Actually, depending on
actually, look up hydrodynamic hull speed.
Depending on whether the ship’s previous top speed was its hydrodynamic hull speed, it is paradoxically very possible for that same ship to become capable of slighter higher top speed with same engine power if you keep the same, beam, draft, and accept a slight increase in displacement to add a few percent to its length.
It is a trade off between increasing frictional drag of a longer resulting from greater wetted area, and the effect of a longer hull increasing the speed at which the wave drag increases exponentially.
I am aware of that particular relationship.
Yet the fact that they chose not to pursue a slightly longer ship (assuming that they could maintain an equal or greater speed while retaining the same propulsion), suggests to me that there must be a significant reason for it.
Of the various possibilities, like cost, design limitations, and limitations of technology, the most likely is probably technology, and of technology, I think the most likely domain is overwhelmingly propulsion.

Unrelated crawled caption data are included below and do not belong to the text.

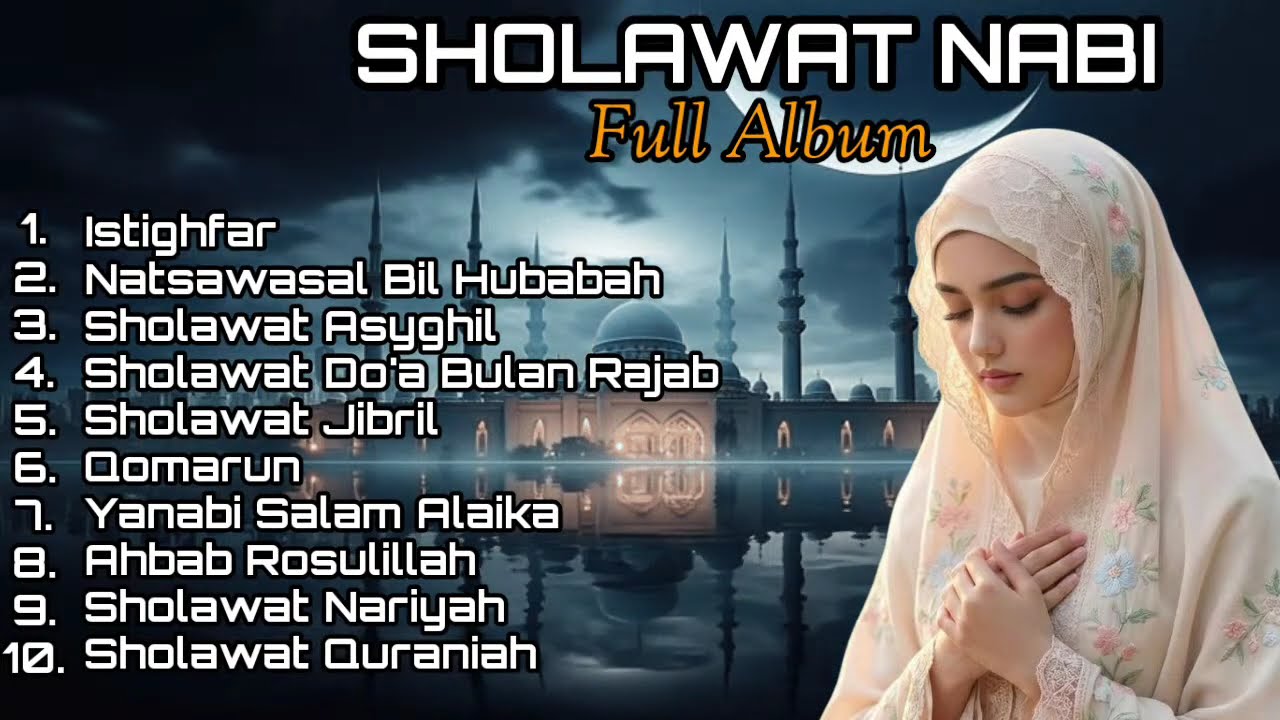 SHOLAWAT NABI FULL ALBUM-SHOLAWAT NABI 2026-SHOLAWAT PALING MERDU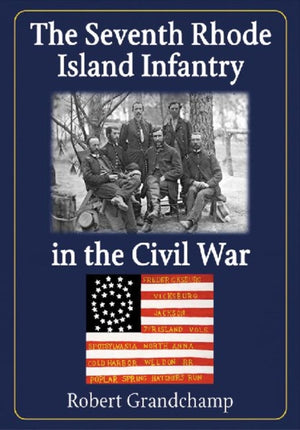 The Seventh Rhode Island Infantry in the Civil War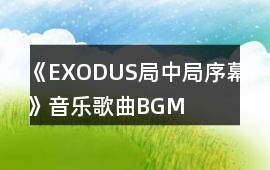 《EXODUS局中局序幕》音樂歌曲BGM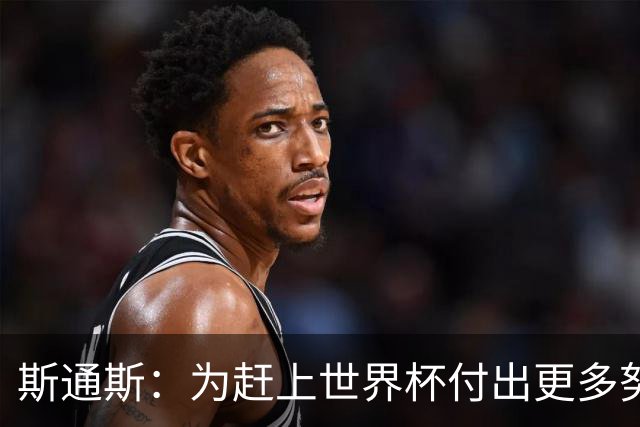 斯通斯：为赶上世界杯付出更多努力 相信我们会赢而非“希望”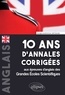 Joël Cascade - Anglais 10 ans d'annales corrigées aux épreuves d'anglais des grandes écoles scientifiques - X-ENS, Mines-Ponts, Centrale-Supélec, CCP, E3A, PT, Agro-Véto, ENAC, ICNA, Louis Lumière.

I have a few questions about them, is there any relationship between deck space and displacement?
The deck space of 003 is close to the Ford, so is their displacement also close?
View attachment 74219
There isn't a universally applicable relationship between flight deck area and displacement.
Close is relative. Is within 10,000-15,000 tons close?
One only needs to see the difference in displacement between Kitty Hawk class and Nimitz/Ford despite relative closeness in key dimensions.
An additional 10m of length, with different propulsion, can certainly add up, especially if the waterline beam is also wider by even only 0.5m.